0. Code to run to set up your computer.
# Update Packages
update.packages(ask = FALSE, repos='https://cran.csiro.au/', dependencies = TRUE)
# Install Packages
if(!require(dplyr)) {install.packages("dplyr", repos='https://cran.csiro.au/', dependencies=TRUE)}
if(!require(sjlabelled)) {install.packages("sjlabelled", repos='https://cran.csiro.au/', dependencies=TRUE)}
if(!require(sjmisc)) {install.packages("sjmisc", repos='https://cran.csiro.au/', dependencies=TRUE)}
if(!require(sjstats)) {install.packages("sjstats", repos='https://cran.csiro.au/', dependencies=TRUE)}
if(!require(sjPlot)) {install.packages("sjPlot", repos='https://cran.csiro.au/', dependencies=TRUE)}
if(!require(lm.beta)) {install.packages("lm.beta", repos='https://cran.csiro.au/', dependencies=TRUE)}
# Load packages into memory
base::library(dplyr)
base::library(sjlabelled)
base::library(sjmisc)
base::library(sjstats)
base::library(sjPlot)
base::library(lm.beta)
# Turn off scientific notation
options(digits=3, scipen=8)
# Stop View from overloading memory with a large datasets
RStudioView <- View
View <- function(x) {
if ("data.frame" %in% class(x)) { RStudioView(x[1:500,]) } else { RStudioView(x) }
}
# Datasets
# Example 1: Crime Dataset
lga <- readRDS(url("https://methods101.com/data/nsw-lga-crime-clean.RDS"))
# Example 2: AuSSA Dataset
aus2012 <- readRDS(url("https://mqsociology.github.io/learn-r/soci832/aussa2012.RDS"))
# Example 3: Australian Electoral Survey
aes_full <- readRDS(gzcon(url("https://mqsociology.github.io/learn-r/soci832/aes_full.rds")))
# Example 4: AES 2013, reduced
elect_2013 <- read.csv(url("https://methods101.com/data/elect_2013.csv"))
Example 1.1: Assault and Migrants
lga %>%
stats::lm(astnondomviol ~ pctimmig, data = .) %>%
lm.beta::lm.beta() %>%
base::summary()
##
## Call:
## stats::lm(formula = astnondomviol ~ pctimmig, data = .)
##
## Residuals:
## Min 1Q Median 3Q Max
## -374.6 -160.5 -38.3 111.8 1134.8
##
## Coefficients:
## Estimate Standardized Std.
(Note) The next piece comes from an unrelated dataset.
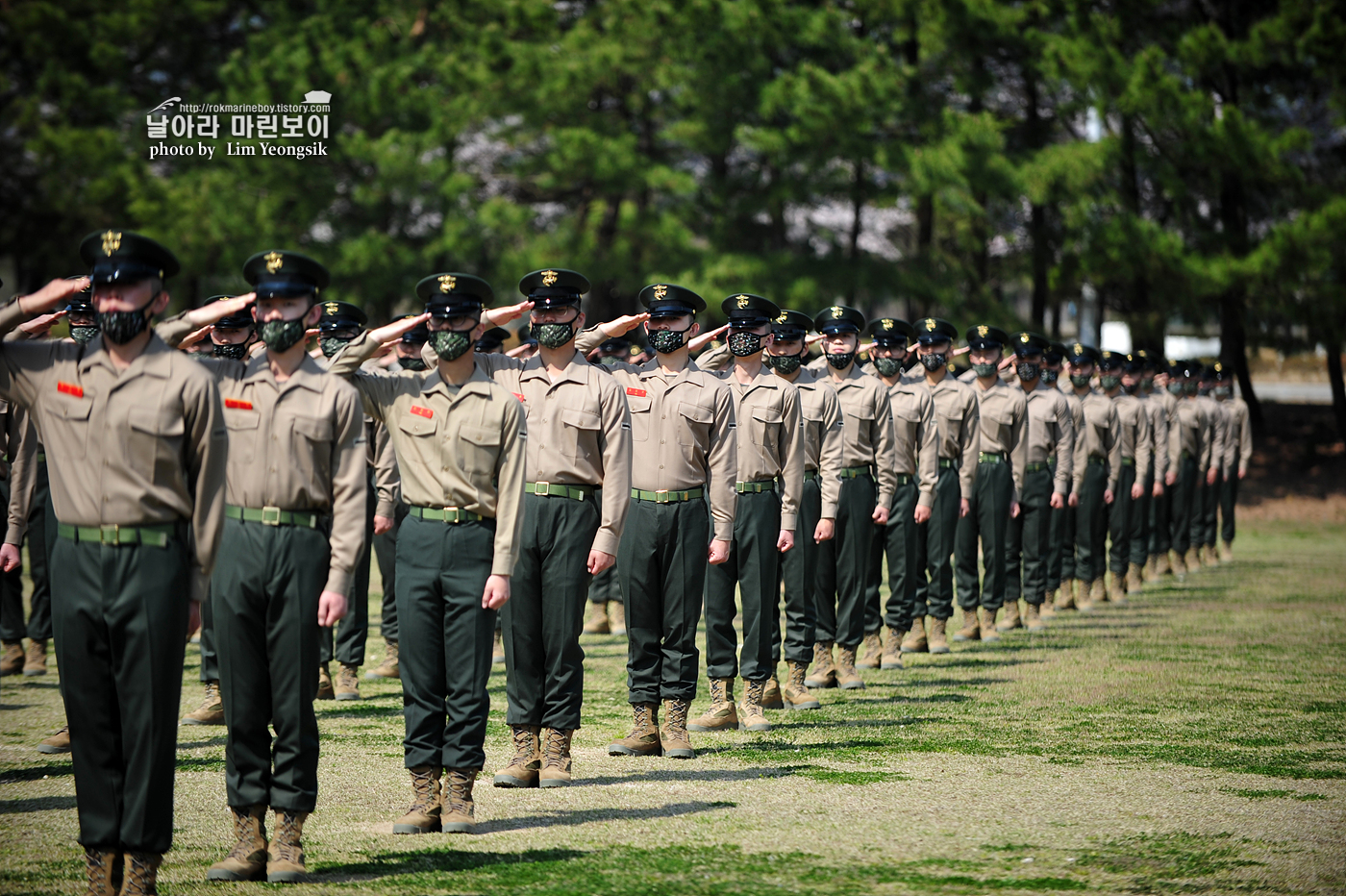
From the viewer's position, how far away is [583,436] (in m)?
7.84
Error t value Pr(>|t|)
## (Intercept) 511.294 0.000 33.969 15.1 <2e-16 ***
## pctimmig -4.513 -0.259 1.554 -2.9 0.0044 **
## ---
## Signif. codes: 0 '***' 0.001 '**' 0.01 '*' 0.05 '.' 0.1 ' ' 1
##
## Residual standard error: 247 on 117 degrees of freedom
## (10 observations deleted due to missingness)
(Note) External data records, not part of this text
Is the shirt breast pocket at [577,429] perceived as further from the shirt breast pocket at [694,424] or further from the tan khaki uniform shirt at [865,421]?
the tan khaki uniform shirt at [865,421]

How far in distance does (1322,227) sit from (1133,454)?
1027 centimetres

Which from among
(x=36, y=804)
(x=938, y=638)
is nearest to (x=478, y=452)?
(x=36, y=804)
## Multiple R-squared: 0.0672, Adjusted R-squared: 0.0593
## F-statistic: 8.43 on 1 and 117 DF, p-value: 0.0044
Example 1.5: Crime and Lots of Variables
lga %>%
stats::lm(astnondomviol ~ pctimmig
+ medinc
+ unemploy
+ giniinc
+ pctchris
+ medage
+ pctrent
+ bachelor
+ graduate, data = .) %>%
lm.beta::lm.beta() %>%
base::summary()
##
## Call:
## stats::lm(formula = astnondomviol ~ pctimmig + medinc + unemploy +
## giniinc + pctchris + medage + pctrent + bachelor + graduate,
## data = .)
##
## Residuals:
## Min 1Q Median 3Q Max
## -274.8 -93.0 -19.4 71.4 634.9
##
## Coefficients:
## Estimate Standardized Std. Error t value Pr(>|t|)
## (Intercept) 918.28546 0.00000 470.84692 1.95 0.05373 .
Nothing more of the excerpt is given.